Para o segmento dos agricultores familiares, a receita é mais simples e antiga, embora complexa na sua implementação, particularmente quando se trata da gestão associativa: Caminhar juntos, e mesmo avançar na organização e diversificação da produção, produzindo alimentos para suas famílias, mantendo-se competitivos nas cadeias produtivas voltadas para o mercado, pela qualidade e baixo custo que historicamente os caracterizaram (por produzir seus alimentos, depender menos de insumos externos à propriedade, e incorporar menos despesas indiretas na produção).

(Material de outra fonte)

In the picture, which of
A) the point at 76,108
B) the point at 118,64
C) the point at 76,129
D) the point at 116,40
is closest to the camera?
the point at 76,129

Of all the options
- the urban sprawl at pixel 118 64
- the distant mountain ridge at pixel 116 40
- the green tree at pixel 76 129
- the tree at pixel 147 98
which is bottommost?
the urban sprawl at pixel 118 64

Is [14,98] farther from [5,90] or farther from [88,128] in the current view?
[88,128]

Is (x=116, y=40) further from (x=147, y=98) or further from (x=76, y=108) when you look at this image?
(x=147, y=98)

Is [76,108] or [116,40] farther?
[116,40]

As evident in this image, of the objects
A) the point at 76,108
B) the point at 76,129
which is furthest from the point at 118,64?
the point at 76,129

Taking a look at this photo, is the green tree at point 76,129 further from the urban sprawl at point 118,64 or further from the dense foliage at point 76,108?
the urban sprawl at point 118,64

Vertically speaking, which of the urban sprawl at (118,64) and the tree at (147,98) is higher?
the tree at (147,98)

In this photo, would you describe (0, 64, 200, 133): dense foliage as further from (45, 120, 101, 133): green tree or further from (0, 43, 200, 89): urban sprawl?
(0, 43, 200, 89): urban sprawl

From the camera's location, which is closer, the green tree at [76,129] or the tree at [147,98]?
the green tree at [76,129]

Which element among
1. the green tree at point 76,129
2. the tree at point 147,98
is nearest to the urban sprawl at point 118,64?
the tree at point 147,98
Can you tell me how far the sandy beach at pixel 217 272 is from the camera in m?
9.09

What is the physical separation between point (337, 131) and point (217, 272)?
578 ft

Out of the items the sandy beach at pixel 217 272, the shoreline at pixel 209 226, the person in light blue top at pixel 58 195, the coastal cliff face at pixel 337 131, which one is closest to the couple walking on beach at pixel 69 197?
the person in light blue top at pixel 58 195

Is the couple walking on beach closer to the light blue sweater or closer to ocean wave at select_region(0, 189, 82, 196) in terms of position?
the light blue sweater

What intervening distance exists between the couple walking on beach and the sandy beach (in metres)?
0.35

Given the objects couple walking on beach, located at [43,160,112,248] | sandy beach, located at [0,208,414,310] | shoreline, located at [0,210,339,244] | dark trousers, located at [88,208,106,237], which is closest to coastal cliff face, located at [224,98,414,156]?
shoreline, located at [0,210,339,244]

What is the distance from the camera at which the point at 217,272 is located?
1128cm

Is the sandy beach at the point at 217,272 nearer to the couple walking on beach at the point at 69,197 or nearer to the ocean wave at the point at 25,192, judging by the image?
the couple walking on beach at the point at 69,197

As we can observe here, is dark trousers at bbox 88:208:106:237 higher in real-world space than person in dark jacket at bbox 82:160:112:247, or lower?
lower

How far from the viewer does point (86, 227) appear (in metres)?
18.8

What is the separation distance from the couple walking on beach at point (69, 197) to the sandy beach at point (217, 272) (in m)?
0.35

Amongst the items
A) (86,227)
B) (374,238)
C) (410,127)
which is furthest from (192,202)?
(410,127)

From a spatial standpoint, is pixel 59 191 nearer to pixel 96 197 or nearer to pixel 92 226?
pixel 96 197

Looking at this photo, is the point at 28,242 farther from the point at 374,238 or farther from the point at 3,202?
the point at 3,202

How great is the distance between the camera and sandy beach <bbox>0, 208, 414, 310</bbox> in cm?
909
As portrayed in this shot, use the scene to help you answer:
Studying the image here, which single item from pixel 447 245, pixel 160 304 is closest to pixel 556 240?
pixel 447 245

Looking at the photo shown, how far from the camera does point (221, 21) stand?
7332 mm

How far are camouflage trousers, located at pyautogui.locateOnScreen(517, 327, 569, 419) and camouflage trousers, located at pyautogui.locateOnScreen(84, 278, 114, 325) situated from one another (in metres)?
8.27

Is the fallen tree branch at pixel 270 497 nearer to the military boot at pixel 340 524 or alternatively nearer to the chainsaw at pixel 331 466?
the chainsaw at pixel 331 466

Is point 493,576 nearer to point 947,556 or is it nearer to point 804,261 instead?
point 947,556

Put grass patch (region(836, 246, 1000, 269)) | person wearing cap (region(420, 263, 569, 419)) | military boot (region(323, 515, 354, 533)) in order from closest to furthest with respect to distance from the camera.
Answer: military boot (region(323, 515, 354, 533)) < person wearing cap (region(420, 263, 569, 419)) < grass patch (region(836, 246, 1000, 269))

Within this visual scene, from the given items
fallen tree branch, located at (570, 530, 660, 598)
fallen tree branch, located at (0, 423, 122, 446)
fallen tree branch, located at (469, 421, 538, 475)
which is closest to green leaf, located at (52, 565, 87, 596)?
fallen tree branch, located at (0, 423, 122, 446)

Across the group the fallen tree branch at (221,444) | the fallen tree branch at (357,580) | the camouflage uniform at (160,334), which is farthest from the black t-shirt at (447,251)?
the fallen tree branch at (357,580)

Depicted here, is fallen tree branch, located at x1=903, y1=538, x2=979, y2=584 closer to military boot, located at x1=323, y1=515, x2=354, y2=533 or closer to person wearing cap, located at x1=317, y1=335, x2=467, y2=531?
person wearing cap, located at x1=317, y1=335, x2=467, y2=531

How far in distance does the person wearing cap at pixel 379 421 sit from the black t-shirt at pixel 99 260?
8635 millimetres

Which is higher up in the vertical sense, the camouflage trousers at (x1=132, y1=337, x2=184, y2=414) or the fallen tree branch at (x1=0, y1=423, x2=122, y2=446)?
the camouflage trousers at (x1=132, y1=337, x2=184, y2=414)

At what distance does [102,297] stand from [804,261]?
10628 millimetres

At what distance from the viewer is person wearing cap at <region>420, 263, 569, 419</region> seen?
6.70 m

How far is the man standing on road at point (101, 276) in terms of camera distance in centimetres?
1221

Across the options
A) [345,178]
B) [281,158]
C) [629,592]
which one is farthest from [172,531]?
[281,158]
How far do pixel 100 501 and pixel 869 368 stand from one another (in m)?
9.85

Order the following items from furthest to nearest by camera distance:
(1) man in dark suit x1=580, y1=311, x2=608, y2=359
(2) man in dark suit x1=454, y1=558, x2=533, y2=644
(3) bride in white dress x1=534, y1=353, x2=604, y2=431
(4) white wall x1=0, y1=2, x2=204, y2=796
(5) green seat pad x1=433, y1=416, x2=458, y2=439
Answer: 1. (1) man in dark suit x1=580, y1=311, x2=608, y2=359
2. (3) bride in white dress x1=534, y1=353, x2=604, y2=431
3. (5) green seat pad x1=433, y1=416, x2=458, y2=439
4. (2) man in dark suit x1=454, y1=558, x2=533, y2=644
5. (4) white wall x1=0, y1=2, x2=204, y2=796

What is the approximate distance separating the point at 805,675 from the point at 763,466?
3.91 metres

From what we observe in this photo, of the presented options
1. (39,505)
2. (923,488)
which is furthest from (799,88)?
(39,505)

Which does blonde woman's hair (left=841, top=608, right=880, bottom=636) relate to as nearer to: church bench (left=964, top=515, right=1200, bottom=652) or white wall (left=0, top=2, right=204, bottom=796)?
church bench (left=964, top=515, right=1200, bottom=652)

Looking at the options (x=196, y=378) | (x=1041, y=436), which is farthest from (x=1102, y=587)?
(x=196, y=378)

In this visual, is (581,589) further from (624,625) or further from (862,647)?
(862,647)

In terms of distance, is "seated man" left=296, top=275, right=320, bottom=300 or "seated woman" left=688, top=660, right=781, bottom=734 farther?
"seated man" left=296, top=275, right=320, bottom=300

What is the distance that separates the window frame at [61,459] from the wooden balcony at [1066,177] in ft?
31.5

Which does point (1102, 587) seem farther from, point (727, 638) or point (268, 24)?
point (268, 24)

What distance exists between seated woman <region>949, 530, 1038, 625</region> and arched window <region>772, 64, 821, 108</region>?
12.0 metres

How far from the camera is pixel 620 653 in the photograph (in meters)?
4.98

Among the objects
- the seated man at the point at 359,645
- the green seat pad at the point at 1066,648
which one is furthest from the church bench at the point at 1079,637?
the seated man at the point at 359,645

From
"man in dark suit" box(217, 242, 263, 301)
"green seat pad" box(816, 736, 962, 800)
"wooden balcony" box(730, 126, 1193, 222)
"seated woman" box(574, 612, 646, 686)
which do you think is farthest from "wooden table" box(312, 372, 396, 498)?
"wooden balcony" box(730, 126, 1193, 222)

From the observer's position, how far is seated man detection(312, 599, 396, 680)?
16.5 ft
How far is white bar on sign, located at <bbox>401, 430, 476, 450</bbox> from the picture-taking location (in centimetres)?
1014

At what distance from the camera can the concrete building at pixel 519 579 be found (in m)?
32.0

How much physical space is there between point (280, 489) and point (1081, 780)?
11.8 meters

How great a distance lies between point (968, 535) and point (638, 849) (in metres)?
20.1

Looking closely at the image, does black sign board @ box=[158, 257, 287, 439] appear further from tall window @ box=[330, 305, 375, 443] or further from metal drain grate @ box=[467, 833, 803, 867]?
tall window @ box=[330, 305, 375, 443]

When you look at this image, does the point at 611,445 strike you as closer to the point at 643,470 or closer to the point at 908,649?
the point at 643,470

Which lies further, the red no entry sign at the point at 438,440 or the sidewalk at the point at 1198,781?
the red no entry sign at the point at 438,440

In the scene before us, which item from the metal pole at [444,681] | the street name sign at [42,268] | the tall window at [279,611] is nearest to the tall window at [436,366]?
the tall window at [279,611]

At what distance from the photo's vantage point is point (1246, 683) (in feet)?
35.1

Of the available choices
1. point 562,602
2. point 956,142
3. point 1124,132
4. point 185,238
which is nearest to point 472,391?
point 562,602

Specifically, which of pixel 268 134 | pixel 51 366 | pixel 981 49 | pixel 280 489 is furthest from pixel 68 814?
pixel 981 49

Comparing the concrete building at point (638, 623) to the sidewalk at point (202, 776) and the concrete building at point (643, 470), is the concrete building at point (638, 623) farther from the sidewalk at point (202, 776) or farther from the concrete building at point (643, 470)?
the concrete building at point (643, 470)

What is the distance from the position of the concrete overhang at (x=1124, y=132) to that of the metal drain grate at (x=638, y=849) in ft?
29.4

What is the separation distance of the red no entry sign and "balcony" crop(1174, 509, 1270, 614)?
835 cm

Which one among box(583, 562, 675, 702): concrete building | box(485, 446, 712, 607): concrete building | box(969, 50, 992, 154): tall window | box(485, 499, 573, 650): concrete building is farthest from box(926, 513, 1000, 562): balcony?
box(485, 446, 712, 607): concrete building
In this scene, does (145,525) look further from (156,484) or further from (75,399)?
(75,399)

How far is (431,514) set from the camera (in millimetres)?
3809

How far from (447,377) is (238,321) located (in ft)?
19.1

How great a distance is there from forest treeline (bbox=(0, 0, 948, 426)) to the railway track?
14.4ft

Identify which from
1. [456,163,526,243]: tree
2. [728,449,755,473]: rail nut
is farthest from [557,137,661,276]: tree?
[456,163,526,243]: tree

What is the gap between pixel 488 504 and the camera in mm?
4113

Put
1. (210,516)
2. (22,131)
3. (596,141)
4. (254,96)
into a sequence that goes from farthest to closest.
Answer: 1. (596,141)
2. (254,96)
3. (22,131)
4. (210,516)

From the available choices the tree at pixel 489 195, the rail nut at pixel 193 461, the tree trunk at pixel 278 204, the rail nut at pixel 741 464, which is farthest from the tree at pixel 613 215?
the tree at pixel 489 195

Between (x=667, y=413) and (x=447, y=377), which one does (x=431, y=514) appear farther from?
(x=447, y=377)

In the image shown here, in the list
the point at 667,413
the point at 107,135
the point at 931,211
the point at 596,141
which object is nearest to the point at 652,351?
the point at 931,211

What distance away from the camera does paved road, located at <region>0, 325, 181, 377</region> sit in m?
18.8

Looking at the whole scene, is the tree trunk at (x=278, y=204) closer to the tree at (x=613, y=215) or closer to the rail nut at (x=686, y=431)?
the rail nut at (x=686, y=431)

Para os consumidores, além das estratégias muitas vezes adotadas na época de inflação alta, como compras conjuntas no atacado, comprar em final de feira, comparar preços em supermercados, e substituir produtos de entressafra por produtos de época, só restam esperar que o Governo Federal recorra aos compêndios, velhos, mas sempre úteis, de economia agrícola, comercialização e abastecimento, recuperando sua capacidade de regular e estimular a agricultura, formando estoques para os momentos de crise e liberando-os gradativamente, sempre com “bala na agulha” para inibir quaisquer movimentos especulativos de preços na entressafra, em vista das reconhecidas sazonalidade e vulnerabilidade da agricultura (a eventos climáticos ou ocorrência de pragas e doenças). Muito simples: É só fazer o B-A-BA, em prol do interesse público, descartando-se influências personalistas.